====== Provided passage
The $7.2-billion Trans-Hudson Commuter Rail Project, known as THE Tunnel and overseen by New Jersey Transit, has named a partnership of groups to lead design plans for the project. The firms, consisting of Parsons Brinckerhoff, STV Group and DMJM Harris, will develop current plans that call for 4.1 miles of 2 side-by-side, single-track tunnels. The rail project will double train capacity, alleviate the traffic bottleneck between New York and New Jersey, and connect to Penn Station in Manhattan

The Chunnel cost 12.7 billion pounds, or about 800 million dollars a mile.
Most of the Chunnel construction was completed before the Big Dig got underway in earnest. The pound is about $2 to 1 pound these days, but the exchange rate was cheaper back then.

So tell me, exactly what kind of value would you put on the Waterside Place land if you tunneled I-90 from South Cove up the Fort Point Channel, and under the harbor all the way into Logan? Lets say the Big Dig spent $2 billion more to do the long tunnel route, or enhancing the per acre value of Waterside Place by about $250 million per acre. As you cant build high on Waterside Place (because of Logan and the FAA) I think anything you build there ought to have a construction cost of $10,000 a square foot to rationalize the appreciated value of the land parcel. That will be a monumental building worth a day's journey to view.
 
keep in mind that rebuilding Potsdamer Platz und Leipziger Platz was more than a mere redevelopment of vacant land. These were, until WWII (and for some time after the war until the building of the Wall) vibrant public business and transportation hubs. The building and fall of the Berlin Wall had to be countered by redevelopment that not only would reknit the areas and restore the street patterns severed by the wall, but also act as a proverbial "fuck you" to the what the builders of the Wall did to that city.
 
Someone above suggested LL Bean as a tenant. I would certainly shop there if they opened one. This location is much more convenient than Burlington Wayside Commons (not to mention Freeport, Maine).
 
^ maybe LL Bean would succeed here, maybe it wouldnt.... Its mainly a catalog product is it not? its great if this is seen as mainly as a showroom that advertises, but not a revenue generator in itself.... look at cambridge soundworks... they used to have stores in greater boston, but they shrunk to just what? norwood? if LL Bean if prepared to lose money and look at it as an advertisement venture than LL Bean would be perfect.... but i think most of their business comes from the cataglog and internet. Obviously companies such as LL Bean KNOW brick and motor stores cant sustain themselves. But as showrooms, one store in Boston might be able to do the trick. People can touch, test and whatnot their products and maybe thats enough to generate excess sales in the boston area, and their store would be worth it.
============
### Short task 1
In the passage, how many miles of tunnels do the current plans for the Trans-Hudson Commuter Rail Project call for?
### Short task 2
Copy the passage word for word from "Someone above suggested" to "mention Freeport, Maine).".
The items after this passage are separate material.
====== Given entries
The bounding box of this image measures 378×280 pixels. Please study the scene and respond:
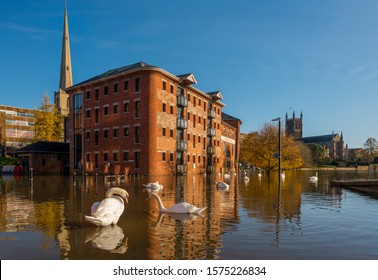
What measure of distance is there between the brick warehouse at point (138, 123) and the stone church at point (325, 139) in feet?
401

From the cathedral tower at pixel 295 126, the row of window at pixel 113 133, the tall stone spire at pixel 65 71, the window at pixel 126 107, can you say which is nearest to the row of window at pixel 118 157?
the row of window at pixel 113 133

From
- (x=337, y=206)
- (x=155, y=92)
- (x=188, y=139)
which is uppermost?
(x=155, y=92)

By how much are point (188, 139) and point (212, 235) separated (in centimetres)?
3869

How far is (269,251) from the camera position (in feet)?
20.7

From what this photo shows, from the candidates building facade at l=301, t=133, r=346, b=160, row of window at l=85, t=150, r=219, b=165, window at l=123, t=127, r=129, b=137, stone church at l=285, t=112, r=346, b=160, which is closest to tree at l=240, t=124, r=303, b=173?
row of window at l=85, t=150, r=219, b=165

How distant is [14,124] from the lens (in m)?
90.4

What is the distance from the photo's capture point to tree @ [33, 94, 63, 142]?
2272 inches

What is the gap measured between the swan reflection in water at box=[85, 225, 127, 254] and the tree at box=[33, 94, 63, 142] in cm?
5538

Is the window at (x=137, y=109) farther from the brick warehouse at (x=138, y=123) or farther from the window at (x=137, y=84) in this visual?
the window at (x=137, y=84)

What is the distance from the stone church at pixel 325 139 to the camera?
164125 mm

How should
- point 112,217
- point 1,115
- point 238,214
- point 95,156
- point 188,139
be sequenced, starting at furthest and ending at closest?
point 1,115 < point 188,139 < point 95,156 < point 238,214 < point 112,217

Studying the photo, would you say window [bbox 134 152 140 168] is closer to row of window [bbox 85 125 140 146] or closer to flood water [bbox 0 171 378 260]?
row of window [bbox 85 125 140 146]
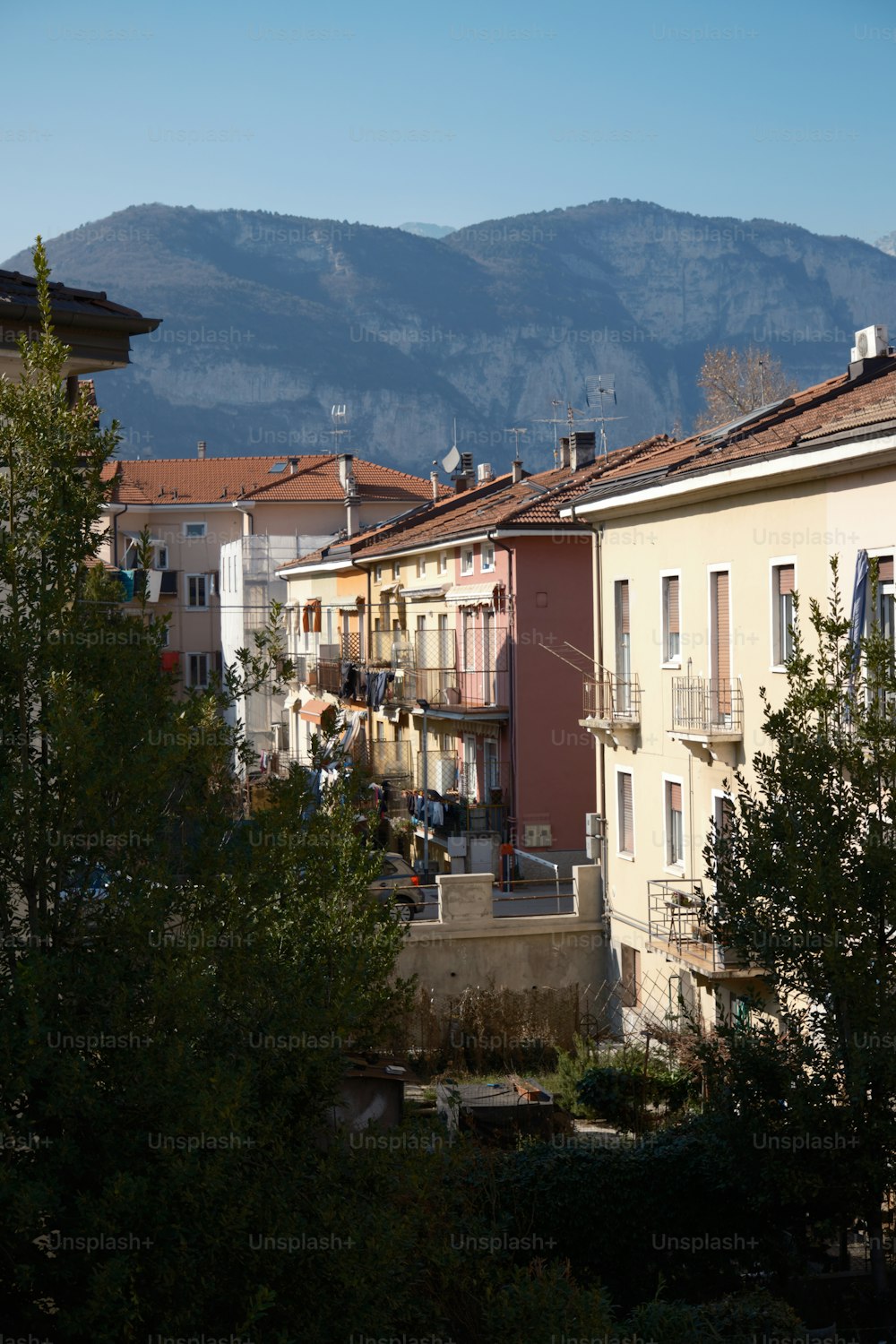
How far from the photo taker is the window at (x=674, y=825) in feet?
78.3

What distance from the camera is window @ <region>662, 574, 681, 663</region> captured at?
23.8m

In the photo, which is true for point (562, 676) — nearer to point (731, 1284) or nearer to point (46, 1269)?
point (731, 1284)

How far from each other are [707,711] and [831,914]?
30.7 ft

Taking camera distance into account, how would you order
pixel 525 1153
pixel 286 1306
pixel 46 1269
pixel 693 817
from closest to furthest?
pixel 46 1269 → pixel 286 1306 → pixel 525 1153 → pixel 693 817

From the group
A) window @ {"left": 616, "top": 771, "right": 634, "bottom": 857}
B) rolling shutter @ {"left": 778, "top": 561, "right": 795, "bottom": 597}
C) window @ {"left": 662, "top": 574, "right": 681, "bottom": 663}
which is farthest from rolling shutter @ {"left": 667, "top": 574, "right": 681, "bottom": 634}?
rolling shutter @ {"left": 778, "top": 561, "right": 795, "bottom": 597}

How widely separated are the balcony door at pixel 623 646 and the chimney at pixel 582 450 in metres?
15.1

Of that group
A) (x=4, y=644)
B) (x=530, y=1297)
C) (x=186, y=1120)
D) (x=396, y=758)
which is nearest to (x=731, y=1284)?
(x=530, y=1297)

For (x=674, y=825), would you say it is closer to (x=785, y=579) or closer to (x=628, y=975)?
(x=628, y=975)

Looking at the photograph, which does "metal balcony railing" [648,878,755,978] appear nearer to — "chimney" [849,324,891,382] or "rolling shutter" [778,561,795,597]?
"rolling shutter" [778,561,795,597]

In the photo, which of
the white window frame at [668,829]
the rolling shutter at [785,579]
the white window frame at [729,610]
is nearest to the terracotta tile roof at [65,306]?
the rolling shutter at [785,579]

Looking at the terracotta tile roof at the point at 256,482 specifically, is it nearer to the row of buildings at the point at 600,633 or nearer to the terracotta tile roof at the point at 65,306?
the row of buildings at the point at 600,633

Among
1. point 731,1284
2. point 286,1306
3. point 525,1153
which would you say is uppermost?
point 286,1306

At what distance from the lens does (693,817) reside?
75.5 feet

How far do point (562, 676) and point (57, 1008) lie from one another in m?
26.4
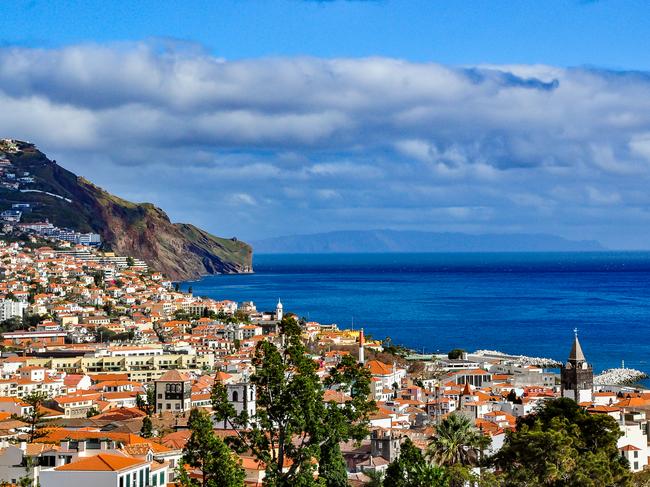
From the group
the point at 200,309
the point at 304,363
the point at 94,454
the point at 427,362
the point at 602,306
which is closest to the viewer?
the point at 304,363

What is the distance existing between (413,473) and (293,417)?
296cm

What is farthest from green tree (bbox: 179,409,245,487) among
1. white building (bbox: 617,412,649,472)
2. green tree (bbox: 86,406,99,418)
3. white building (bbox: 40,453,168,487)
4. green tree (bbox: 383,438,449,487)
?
green tree (bbox: 86,406,99,418)

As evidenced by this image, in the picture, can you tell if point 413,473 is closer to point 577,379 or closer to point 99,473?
point 99,473

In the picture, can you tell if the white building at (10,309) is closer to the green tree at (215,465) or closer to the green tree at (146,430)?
the green tree at (146,430)

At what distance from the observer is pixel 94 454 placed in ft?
87.3

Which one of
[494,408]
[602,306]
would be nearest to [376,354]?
[494,408]

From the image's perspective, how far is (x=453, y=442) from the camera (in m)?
27.9

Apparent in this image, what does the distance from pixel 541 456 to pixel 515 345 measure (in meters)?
72.1

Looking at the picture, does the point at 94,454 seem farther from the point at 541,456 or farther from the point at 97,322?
the point at 97,322

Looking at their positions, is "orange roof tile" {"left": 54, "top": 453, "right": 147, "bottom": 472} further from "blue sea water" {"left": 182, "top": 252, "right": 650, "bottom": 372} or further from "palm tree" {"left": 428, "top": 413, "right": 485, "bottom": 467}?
"blue sea water" {"left": 182, "top": 252, "right": 650, "bottom": 372}

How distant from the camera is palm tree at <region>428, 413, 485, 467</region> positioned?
1097 inches

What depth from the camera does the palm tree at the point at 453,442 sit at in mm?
27859

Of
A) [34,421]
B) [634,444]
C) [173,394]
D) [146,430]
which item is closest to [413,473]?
[634,444]

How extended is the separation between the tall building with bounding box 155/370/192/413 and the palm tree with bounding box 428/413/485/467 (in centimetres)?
2565
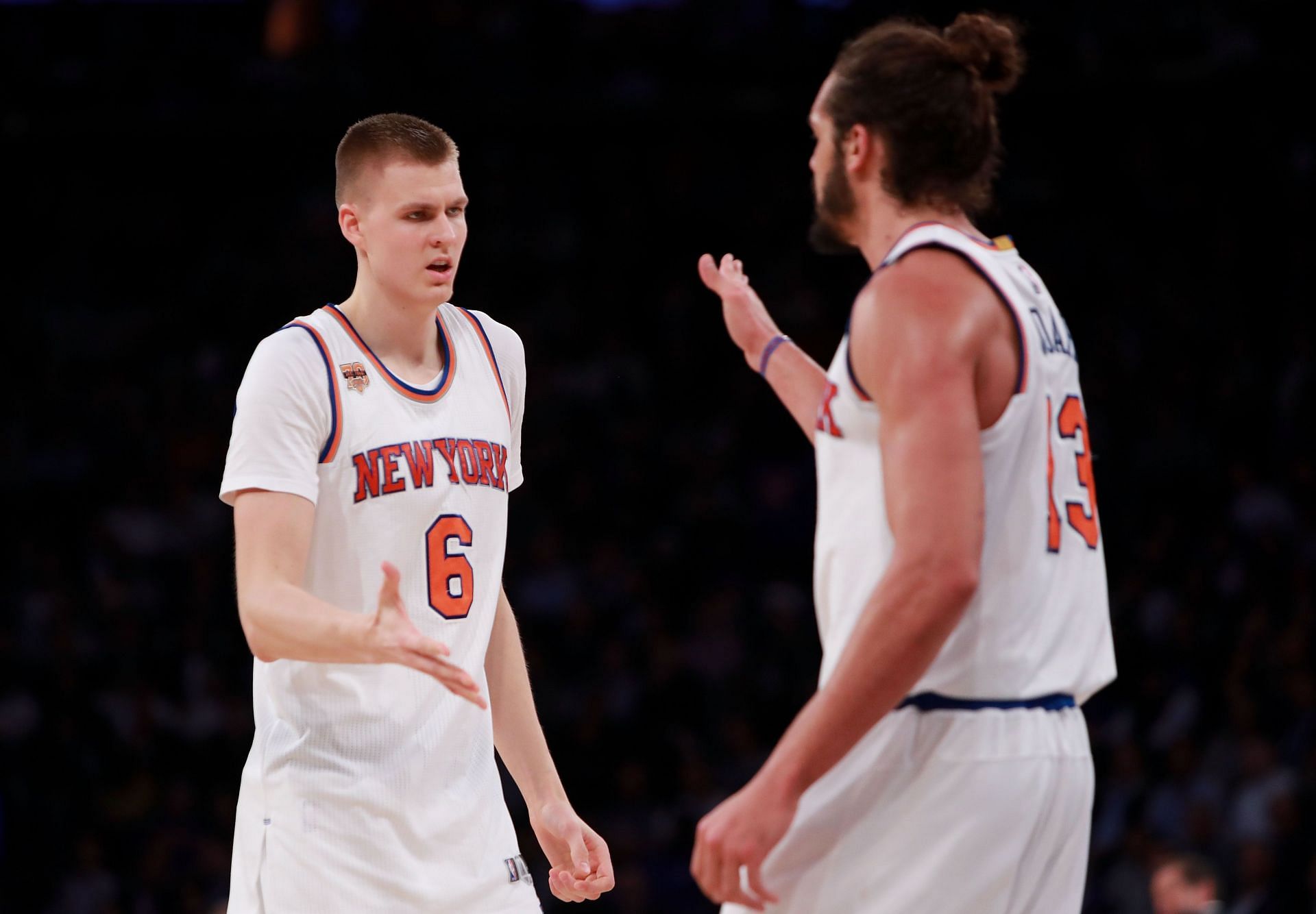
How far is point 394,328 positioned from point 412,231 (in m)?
0.26

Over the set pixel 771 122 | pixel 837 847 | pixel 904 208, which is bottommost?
pixel 837 847

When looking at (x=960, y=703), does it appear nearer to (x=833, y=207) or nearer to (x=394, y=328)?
(x=833, y=207)

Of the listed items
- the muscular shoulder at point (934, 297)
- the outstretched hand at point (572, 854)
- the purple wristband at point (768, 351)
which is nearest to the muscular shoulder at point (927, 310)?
the muscular shoulder at point (934, 297)

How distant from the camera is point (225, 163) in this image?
13945 mm

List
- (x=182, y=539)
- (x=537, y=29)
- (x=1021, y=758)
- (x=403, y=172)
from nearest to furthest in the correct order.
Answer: (x=1021, y=758), (x=403, y=172), (x=182, y=539), (x=537, y=29)

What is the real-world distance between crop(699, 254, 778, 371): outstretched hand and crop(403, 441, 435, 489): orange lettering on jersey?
818mm

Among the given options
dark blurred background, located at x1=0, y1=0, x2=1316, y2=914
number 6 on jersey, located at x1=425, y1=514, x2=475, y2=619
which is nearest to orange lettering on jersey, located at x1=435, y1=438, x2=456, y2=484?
number 6 on jersey, located at x1=425, y1=514, x2=475, y2=619

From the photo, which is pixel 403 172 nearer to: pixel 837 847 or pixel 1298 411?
pixel 837 847

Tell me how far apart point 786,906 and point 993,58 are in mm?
1699

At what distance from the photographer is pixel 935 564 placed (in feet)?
9.04

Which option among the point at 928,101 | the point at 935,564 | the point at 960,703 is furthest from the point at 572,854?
the point at 928,101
============
### Problem solution 1
4.1 miles of two side-by-side, single-track tunnels.

### Problem solution 2
Someone above suggested LL Bean as a tenant. I would certainly shop there if they opened one. This location is much more convenient than Burlington Wayside Commons (not to mention Freeport, Maine).